A key distinction to be made in making this diagnosis is between that of primary branch retinal vein occlusions, which closely mimics idiopathic retinal vasculitis. In BRVO, the occlusions typically occur at arteriovenous crossings, and are not multiple nor as peripheral as they tend to be in vasculitic obstructions.3 Finally, it should be said that there is some consensus to label idiopathic retinal vasculitis as Eales disease when vascular occlusions and neovascularization lead to recurrent vitreous hemorrhage in the presence of serological evidence of tuberculosis.3 Admittedly, this distinction may be a semantic one, as the yet unsolved pathophysiology may one day reveal these two entities to lie on one spectrum.

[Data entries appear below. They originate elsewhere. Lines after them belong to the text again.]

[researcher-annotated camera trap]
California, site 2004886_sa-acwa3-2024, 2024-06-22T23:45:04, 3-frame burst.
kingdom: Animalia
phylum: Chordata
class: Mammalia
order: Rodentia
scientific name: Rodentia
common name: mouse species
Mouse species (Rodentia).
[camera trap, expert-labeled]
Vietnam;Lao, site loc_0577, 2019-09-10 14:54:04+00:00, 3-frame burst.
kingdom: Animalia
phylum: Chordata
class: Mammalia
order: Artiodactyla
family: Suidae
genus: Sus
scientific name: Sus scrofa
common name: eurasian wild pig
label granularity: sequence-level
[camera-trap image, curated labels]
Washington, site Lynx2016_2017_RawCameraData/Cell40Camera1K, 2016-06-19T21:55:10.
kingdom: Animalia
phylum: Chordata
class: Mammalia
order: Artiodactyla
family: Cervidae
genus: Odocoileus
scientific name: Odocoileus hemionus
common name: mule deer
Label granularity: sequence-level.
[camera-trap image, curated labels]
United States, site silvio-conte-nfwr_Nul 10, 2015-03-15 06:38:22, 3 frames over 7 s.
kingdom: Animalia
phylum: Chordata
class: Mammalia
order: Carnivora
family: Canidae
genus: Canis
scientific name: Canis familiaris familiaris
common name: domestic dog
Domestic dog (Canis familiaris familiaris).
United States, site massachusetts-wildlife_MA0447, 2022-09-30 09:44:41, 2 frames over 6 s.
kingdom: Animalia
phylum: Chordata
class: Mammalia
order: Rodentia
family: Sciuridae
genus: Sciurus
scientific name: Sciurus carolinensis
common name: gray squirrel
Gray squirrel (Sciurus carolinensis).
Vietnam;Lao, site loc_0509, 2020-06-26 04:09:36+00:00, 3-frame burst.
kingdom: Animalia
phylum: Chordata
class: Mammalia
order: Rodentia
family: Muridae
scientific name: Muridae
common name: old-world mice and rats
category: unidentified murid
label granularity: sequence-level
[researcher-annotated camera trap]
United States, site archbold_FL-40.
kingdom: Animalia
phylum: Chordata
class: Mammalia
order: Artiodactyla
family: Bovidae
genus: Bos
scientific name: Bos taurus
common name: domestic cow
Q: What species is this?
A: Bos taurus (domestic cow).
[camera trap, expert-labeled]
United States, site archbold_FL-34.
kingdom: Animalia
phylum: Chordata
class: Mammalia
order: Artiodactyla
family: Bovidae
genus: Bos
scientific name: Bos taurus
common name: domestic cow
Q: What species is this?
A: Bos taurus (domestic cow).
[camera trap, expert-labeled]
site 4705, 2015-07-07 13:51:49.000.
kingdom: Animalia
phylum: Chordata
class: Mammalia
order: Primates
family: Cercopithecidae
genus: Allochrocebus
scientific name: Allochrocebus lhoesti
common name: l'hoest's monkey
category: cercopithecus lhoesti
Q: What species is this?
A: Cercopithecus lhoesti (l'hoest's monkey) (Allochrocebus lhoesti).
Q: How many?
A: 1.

The differential for retinal vasculature occlusions is very broad and can be usefully divided into non-inflammatory (Diabetes, BRVO) and inflammatory causes. Inflammatory etiologies were examined with a careful history and an extensive laboratory and radiologic workup, yielding no clear cause. Indeed, many inflammatory retinal vascular obstructions are secondary to a systemic inflammatory process (infectious and non-infectious). However, primary idiopathic retinal vasculitis often is isolated to the eye and absent of any systemic involvement, frequently making this a diagnosis of exclusion.4

Format: Fundus photography and fluorescein angiography

References:

  1. Gass, J. Donald M. Stereoscopic Atlas of Macular Diseases: Diagnosis and Treatment. St. Louis: Mosby, 1997. Print.
  2. Biswas, J. et al. Eales disease–an update. Surv Ophthalmol 47, 197–214 (2002).
  3. Namperumalsamy, P., and Dhananjay S. “Eales ” Retina. Stephen Ryan MD et al. 5th ed. Oxford: Saunders, 2013. 1479-1485. Print.
  4. Saurabh, K., Das, R., Biswas, J. & Kumar, A. Profile of retinal vasculitis in a tertiary eye care center in Eastern India. Indian Journal of Ophthalmology 59, 297 (2011).